In VTune Performance Analyzer, there was a column "Calls" in the analysis results that showed the number of calls made to a function.
In VTune Amplifier XE 2011, I no longer can find that column in the Top-Down view.
Is the "Calls" functionality no longer supported?
Sorry! The quick answer is "no".
The reason is technology changed. The VTune Amplifier XE 2011 use statistical call graph method - capture the sample first then know caller. This new technology never records Function's entry and exit, so there is no callcountavailable.
The sampling technique is not very useful for analyzing our applications, because most of the time is spent somewhere deep in third-party libraries. Therefore it is quintessential that we have a correct call graph.
Does the roadmap for VTune Amplifier XE include to add the exact tracing feature that already was part of the original VTune version?
This is a new feature for sampling statistical call graph, not a real call graph in VTune Performance Analyzer. The advantage -overhead is less than call graph in VTune Analyzer!
Thank you for your comments. There are many reasons we moved away from a full call graph. My question to you is, what exactly do you want to use the call graph data for?
In other words, was is used mostly for exploring the application architecture? Was it used to analyze call counts and, therefore, detemine which functions to inline? What other application of this feature did you use, regularly?
The performance values reported by the call graph were only an approximation and the overhead of collected the data usually resulted in an 8x performance degradation of the application. With the new statistical call stack sampling, you have a low overhead method of finding the hottest functions and how they were called.
I have this puzzle too. My own purpose is to know how many times the bottolneck function is called. Currently amplifier reports stack/call-chain as a bottleneck and when you look into the function, cpu time on hot spot is far less. So naturally if I could know how many times a function is called, it's easier to know whether it's the function issue or the design/call-chain issue.
there are at least two reasons, why I would prefer an exact call graph:
First, just by looking at the number of calls, it can be decided very easily and quickly whether or not a function is called more often than the developer intended.

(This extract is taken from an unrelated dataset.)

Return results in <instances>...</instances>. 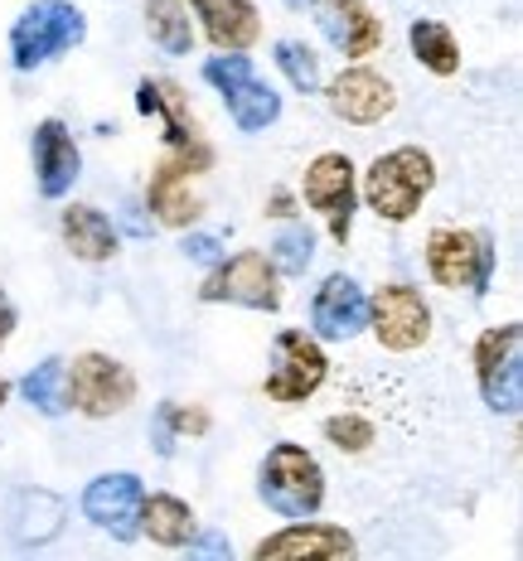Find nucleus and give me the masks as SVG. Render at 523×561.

This can happen, for example, if a time-consuming function is executed inside a loop even though its result is loop-invariant.
Second, sometimes I want to focus my analysis efforts on a particular function which has almost zero self-time, but most time is consumed by its children.This function will not appear in the bottom-up view; therefore I have no chance to locate that function (see my post "How to find a function by name"). With an exact call graph, Amplifier XE could provide a list of all functions of a class and sort them by name.
I would point out that using the Top-down Tree, you can view the callers of a function and see the total time taken by the caller and all its callees. There are some usability issues that we are aware of and are in the process of trying to address, but the information is there.
Thank you for your request. I have no announcement to make about any new functionality.
I can tell you that if 1ms is not a high enough sampling frequency, you can modify the sample after value for the CPU_CLK_UNHALTED events and increase the sampling rate. A warning! Don't make it too low or you will hang your system. Thus, incrementally decrease the sample after value. For example, if the default is 2000000 for your 2 GHz processor, try 1000000, which will double the amount of data collected and increase the sampling rate to .5 ms.
We have found that the 2011 version provides inconsistent results from one run to another, which is clearly attributed to the sampling technique it now uses.
We often do very targetted profiling looking for regressions. It is critical to know how many times a method has been called in order to find out whether or not there is any increase in cpu time or latency. Sampling does not give this, I have no idea if the cpu time refers to 1 sample or 1000 samples.
VTUNE 2011 has a nice comparison tool, but it is only useful if you are confident that you are comparing equivalent profiles.
It is nice that VTUNE 2011 works quicker, but we have found this is not actually an issue when doing detailed profiling as we often do. It doesn't matter much what the msg rates are through the application when profiling at this level.
We are still reliant heavily on using VTUNE 9.1.
Another point on number of calls, is just this information on its own can be very useful. Knowing method B is called 10 times for every invocation of method A is itself very useful in identifying issues in the code.
In my experience, functions with a very high number of calls but a tiny self time are #1 candidate for inlining. Applications with a large code base and many developers tend to hide some of these perls in them.
I wonder if a function that is called a zillion times and a self time of a couple dozens of cycles would show in the current VTune.
Without a full call stack I cannot figure out where is that function is being called from, or how many times.